* Given records
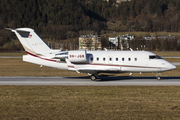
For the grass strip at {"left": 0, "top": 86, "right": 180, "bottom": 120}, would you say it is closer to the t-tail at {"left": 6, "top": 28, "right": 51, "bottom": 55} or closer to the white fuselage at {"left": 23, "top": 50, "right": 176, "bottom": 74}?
the white fuselage at {"left": 23, "top": 50, "right": 176, "bottom": 74}

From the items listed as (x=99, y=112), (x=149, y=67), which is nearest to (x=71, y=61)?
(x=149, y=67)

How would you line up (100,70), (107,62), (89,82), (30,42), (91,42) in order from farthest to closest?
(91,42) → (30,42) → (107,62) → (100,70) → (89,82)

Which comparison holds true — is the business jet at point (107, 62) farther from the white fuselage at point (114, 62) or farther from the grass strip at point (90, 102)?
the grass strip at point (90, 102)

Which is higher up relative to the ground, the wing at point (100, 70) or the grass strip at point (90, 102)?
the wing at point (100, 70)

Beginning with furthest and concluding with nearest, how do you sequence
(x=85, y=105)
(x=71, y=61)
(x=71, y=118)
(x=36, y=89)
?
1. (x=71, y=61)
2. (x=36, y=89)
3. (x=85, y=105)
4. (x=71, y=118)

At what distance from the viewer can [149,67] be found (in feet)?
92.8

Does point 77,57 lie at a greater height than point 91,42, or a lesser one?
lesser

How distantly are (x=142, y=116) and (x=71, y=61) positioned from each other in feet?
48.3

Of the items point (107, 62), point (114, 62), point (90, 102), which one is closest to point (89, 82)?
point (107, 62)

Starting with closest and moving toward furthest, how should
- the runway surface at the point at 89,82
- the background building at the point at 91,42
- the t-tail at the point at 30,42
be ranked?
1. the runway surface at the point at 89,82
2. the t-tail at the point at 30,42
3. the background building at the point at 91,42

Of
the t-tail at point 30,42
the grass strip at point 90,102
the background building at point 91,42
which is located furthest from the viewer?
the background building at point 91,42

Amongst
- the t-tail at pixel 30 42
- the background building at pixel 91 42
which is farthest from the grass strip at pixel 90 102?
the background building at pixel 91 42

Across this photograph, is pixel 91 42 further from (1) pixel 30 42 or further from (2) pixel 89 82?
(2) pixel 89 82

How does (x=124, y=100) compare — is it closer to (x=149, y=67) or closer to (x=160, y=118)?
(x=160, y=118)
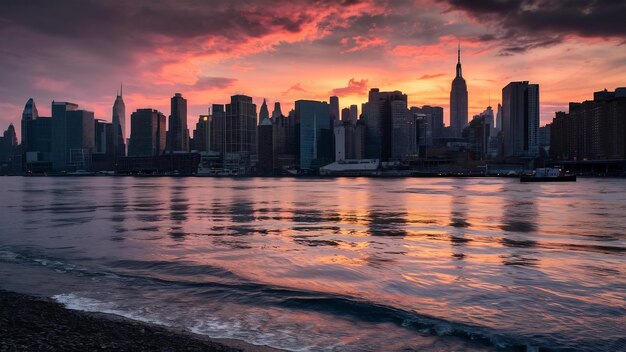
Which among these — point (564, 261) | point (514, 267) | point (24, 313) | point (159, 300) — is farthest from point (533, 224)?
point (24, 313)

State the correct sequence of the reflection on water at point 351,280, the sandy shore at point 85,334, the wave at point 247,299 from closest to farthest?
the sandy shore at point 85,334 < the wave at point 247,299 < the reflection on water at point 351,280

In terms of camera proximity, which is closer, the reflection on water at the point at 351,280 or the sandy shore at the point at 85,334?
the sandy shore at the point at 85,334

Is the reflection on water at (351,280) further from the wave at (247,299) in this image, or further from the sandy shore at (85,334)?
the sandy shore at (85,334)

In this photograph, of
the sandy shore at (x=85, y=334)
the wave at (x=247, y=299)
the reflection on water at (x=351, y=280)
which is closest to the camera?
the sandy shore at (x=85, y=334)

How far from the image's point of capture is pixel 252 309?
20.4 meters

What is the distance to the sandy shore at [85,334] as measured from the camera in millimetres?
13901

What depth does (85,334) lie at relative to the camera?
1530 centimetres

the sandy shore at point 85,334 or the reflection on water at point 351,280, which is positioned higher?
the sandy shore at point 85,334

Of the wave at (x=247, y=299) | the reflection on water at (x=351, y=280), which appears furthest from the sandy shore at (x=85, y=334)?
the wave at (x=247, y=299)

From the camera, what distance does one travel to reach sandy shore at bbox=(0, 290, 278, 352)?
13901 mm

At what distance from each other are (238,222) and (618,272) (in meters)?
38.9

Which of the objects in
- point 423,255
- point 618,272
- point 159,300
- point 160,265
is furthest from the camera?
point 423,255

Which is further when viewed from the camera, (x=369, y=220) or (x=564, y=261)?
(x=369, y=220)

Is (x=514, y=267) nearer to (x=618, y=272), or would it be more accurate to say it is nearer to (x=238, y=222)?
(x=618, y=272)
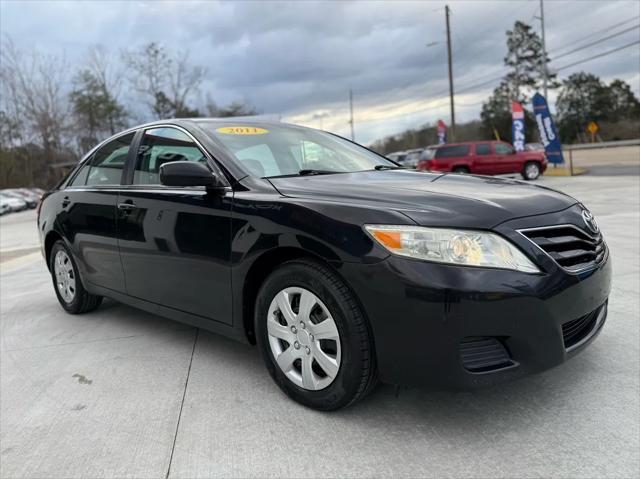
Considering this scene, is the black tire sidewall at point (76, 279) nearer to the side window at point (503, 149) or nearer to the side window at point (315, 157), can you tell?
the side window at point (315, 157)

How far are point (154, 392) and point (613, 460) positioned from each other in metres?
2.32

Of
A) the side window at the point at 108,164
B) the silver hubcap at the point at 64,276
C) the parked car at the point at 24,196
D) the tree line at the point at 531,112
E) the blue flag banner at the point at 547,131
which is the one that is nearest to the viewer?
the side window at the point at 108,164

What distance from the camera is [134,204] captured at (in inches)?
140

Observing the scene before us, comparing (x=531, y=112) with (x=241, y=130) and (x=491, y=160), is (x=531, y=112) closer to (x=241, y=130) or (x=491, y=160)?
(x=491, y=160)

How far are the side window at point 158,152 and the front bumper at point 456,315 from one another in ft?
5.29

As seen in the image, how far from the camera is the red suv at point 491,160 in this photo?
71.3 feet

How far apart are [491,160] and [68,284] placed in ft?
65.3

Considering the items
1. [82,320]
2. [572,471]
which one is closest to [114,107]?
[82,320]

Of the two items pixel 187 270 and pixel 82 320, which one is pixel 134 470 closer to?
pixel 187 270

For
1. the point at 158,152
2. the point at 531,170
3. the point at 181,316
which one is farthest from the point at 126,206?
the point at 531,170

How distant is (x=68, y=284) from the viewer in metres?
4.62

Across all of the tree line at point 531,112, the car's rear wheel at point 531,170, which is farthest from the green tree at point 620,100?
the car's rear wheel at point 531,170

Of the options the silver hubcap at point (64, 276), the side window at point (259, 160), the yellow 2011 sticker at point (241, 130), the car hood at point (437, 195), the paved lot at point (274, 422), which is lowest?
the paved lot at point (274, 422)

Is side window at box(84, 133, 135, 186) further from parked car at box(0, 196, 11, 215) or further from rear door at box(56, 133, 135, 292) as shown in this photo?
parked car at box(0, 196, 11, 215)
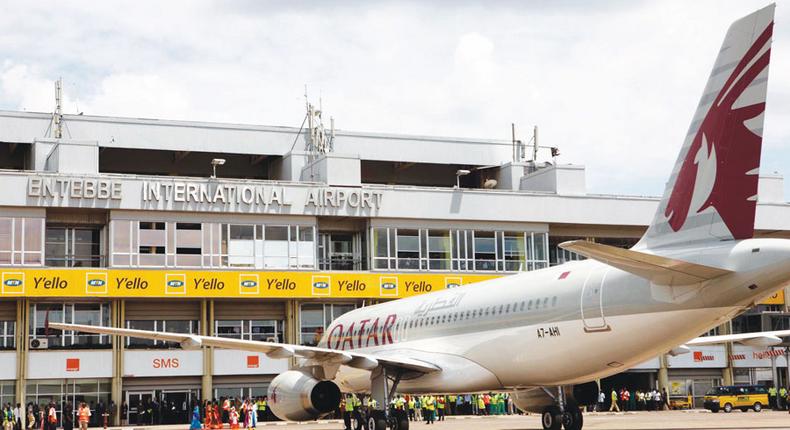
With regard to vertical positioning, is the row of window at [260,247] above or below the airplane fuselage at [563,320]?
above

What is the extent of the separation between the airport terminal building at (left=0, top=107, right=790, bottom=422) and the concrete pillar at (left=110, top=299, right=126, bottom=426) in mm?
71

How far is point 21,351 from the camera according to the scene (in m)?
46.5

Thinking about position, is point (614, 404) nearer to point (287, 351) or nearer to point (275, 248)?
point (275, 248)

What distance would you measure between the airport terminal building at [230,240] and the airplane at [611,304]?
21641 millimetres

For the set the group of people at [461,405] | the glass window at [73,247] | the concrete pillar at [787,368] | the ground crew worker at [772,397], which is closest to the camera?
the group of people at [461,405]

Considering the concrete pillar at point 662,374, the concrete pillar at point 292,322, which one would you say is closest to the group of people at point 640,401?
the concrete pillar at point 662,374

* Task to complete
Extract the text of every entry above, reproducing each line verbatim and omitting the pictures.

* Completed exercise
For the grass strip at {"left": 0, "top": 86, "right": 180, "bottom": 120}, would you say it is closer to the t-tail at {"left": 6, "top": 28, "right": 51, "bottom": 55} or closer to the white fuselage at {"left": 23, "top": 50, "right": 176, "bottom": 74}?
the white fuselage at {"left": 23, "top": 50, "right": 176, "bottom": 74}

From the items listed as (x=99, y=112), (x=149, y=67), which is nearest to (x=71, y=61)?
(x=149, y=67)

How would you line up (100,70), (107,62), (89,82), (30,42), (91,42) in order from farthest to closest?
(91,42) → (30,42) → (107,62) → (100,70) → (89,82)

Which comparison holds true — is the business jet at point (107, 62) farther from the white fuselage at point (114, 62) or farther from the grass strip at point (90, 102)?
the grass strip at point (90, 102)

Which is higher up relative to the ground, the wing at point (100, 70) or the grass strip at point (90, 102)?
the wing at point (100, 70)

Beginning with furthest and concluding with nearest, how do you sequence
(x=85, y=105)
(x=71, y=61)
(x=71, y=118)
(x=36, y=89)
?
1. (x=71, y=61)
2. (x=36, y=89)
3. (x=85, y=105)
4. (x=71, y=118)

At what distance from the viewer can [149,67] be found (in feet)?
92.8

Does point 77,57 lie at a greater height than point 91,42, or a lesser one?
lesser

How distantly are (x=142, y=116) and (x=71, y=61) positioned from each other in feet?
48.3

Of the items point (107, 62), point (114, 62), point (90, 102), which one is closest to point (89, 82)?
point (107, 62)

Starting with closest and moving toward furthest, how should
- the runway surface at the point at 89,82
- the background building at the point at 91,42
- the t-tail at the point at 30,42
be ranked?
1. the runway surface at the point at 89,82
2. the t-tail at the point at 30,42
3. the background building at the point at 91,42

Of
the t-tail at point 30,42
the grass strip at point 90,102
the background building at point 91,42
which is located furthest from the viewer?
the background building at point 91,42

Amongst
- the t-tail at pixel 30 42
- the background building at pixel 91 42
which is farthest from the grass strip at pixel 90 102?
the background building at pixel 91 42

Across this photograph, is pixel 91 42 further from (1) pixel 30 42 or further from (2) pixel 89 82?
(2) pixel 89 82

How does (x=124, y=100) compare — is it closer to (x=149, y=67) or closer to (x=160, y=118)?
(x=160, y=118)
Which among these — point (564, 261) | point (514, 267) | point (24, 313) | point (159, 300) — is farthest from point (533, 224)?
point (24, 313)

State the correct sequence of the reflection on water at point 351,280, the sandy shore at point 85,334, the wave at point 247,299 from closest to farthest?
the sandy shore at point 85,334 < the wave at point 247,299 < the reflection on water at point 351,280

In terms of camera proximity, which is closer, the reflection on water at the point at 351,280 or the sandy shore at the point at 85,334?
the sandy shore at the point at 85,334

Is the reflection on water at (351,280) further from the wave at (247,299) in this image, or further from the sandy shore at (85,334)?
the sandy shore at (85,334)

In this photograph, of
the sandy shore at (x=85, y=334)
the wave at (x=247, y=299)
the reflection on water at (x=351, y=280)
which is closest to the camera?
the sandy shore at (x=85, y=334)

How far from the image's point of capture is pixel 252 309?
20.4 meters

What is the distance to the sandy shore at [85,334] as measured from the camera in millimetres?
13901

What depth does (85,334) lie at relative to the camera?
1530 centimetres

the sandy shore at point 85,334 or the reflection on water at point 351,280, which is positioned higher?
the sandy shore at point 85,334

Of the wave at (x=247, y=299) | the reflection on water at (x=351, y=280), which appears furthest from the sandy shore at (x=85, y=334)?
the wave at (x=247, y=299)

From the camera, what distance does one travel to reach sandy shore at bbox=(0, 290, 278, 352)?
13901 mm

At what distance from each other are (238,222) and (618,272) (in meters)?
38.9

Which of the objects in
- point 423,255
- point 618,272
- point 159,300
- point 160,265
is furthest from the camera?
point 423,255

Which is further when viewed from the camera, (x=369, y=220) or (x=564, y=261)?
(x=369, y=220)

Is (x=514, y=267) nearer to (x=618, y=272), or would it be more accurate to say it is nearer to (x=238, y=222)?
(x=618, y=272)
Considering this scene, is the black tire sidewall at point (76, 279) nearer to the side window at point (503, 149) or nearer to the side window at point (315, 157), can you tell?
the side window at point (315, 157)

How far are point (154, 392) and point (613, 460) positioned from each other in metres?
2.32

Of
A) the side window at the point at 108,164
B) the silver hubcap at the point at 64,276
C) the parked car at the point at 24,196
D) the tree line at the point at 531,112
E) the blue flag banner at the point at 547,131
which is the one that is nearest to the viewer?
the side window at the point at 108,164

What distance from the camera is [134,204] captured at (in inches)?
140

Observing the scene before us, comparing (x=531, y=112) with (x=241, y=130) and (x=491, y=160), is (x=531, y=112) closer to (x=241, y=130) or (x=491, y=160)?
(x=491, y=160)

How far are the side window at point 158,152 and the front bumper at point 456,315 from one another in ft?
5.29

As seen in the image, how far from the camera is the red suv at point 491,160 in this photo?
71.3 feet

How far apart are [491,160] and [68,284] placed in ft?
65.3

Considering the items
1. [82,320]
2. [572,471]
which one is closest to [114,107]?
[82,320]

Of the two items pixel 187 270 and pixel 82 320, which one is pixel 134 470 closer to?
pixel 187 270

For
1. the point at 158,152
2. the point at 531,170
3. the point at 181,316
which one is farthest from the point at 126,206?
the point at 531,170

How distant is (x=68, y=284) from the viewer in metres?
4.62

Across all of the tree line at point 531,112, the car's rear wheel at point 531,170, which is farthest from the green tree at point 620,100?
the car's rear wheel at point 531,170

Of the options the silver hubcap at point (64, 276), the side window at point (259, 160), the yellow 2011 sticker at point (241, 130), the car hood at point (437, 195), the paved lot at point (274, 422), which is lowest?
the paved lot at point (274, 422)

Is side window at box(84, 133, 135, 186) further from parked car at box(0, 196, 11, 215) or further from rear door at box(56, 133, 135, 292) as shown in this photo?
parked car at box(0, 196, 11, 215)
With regard to vertical positioning, is the row of window at [260,247] above or below the airplane fuselage at [563,320]?
above

What is the extent of the separation between the airport terminal building at (left=0, top=107, right=790, bottom=422) and the concrete pillar at (left=110, top=299, right=126, bottom=426) in mm?
71

How far is point 21,351 from the camera according to the scene (in m)?
46.5

Thinking about position, is point (614, 404) nearer to point (287, 351) or nearer to point (275, 248)?
point (275, 248)

What distance would you measure between the airport terminal building at [230,240] and the airplane at [611,304]?
21641 millimetres

For the set the group of people at [461,405] | the glass window at [73,247] | the concrete pillar at [787,368] | the ground crew worker at [772,397], which is closest to the camera?
the group of people at [461,405]

Considering the concrete pillar at point 662,374, the concrete pillar at point 292,322, which one would you say is closest to the group of people at point 640,401?
the concrete pillar at point 662,374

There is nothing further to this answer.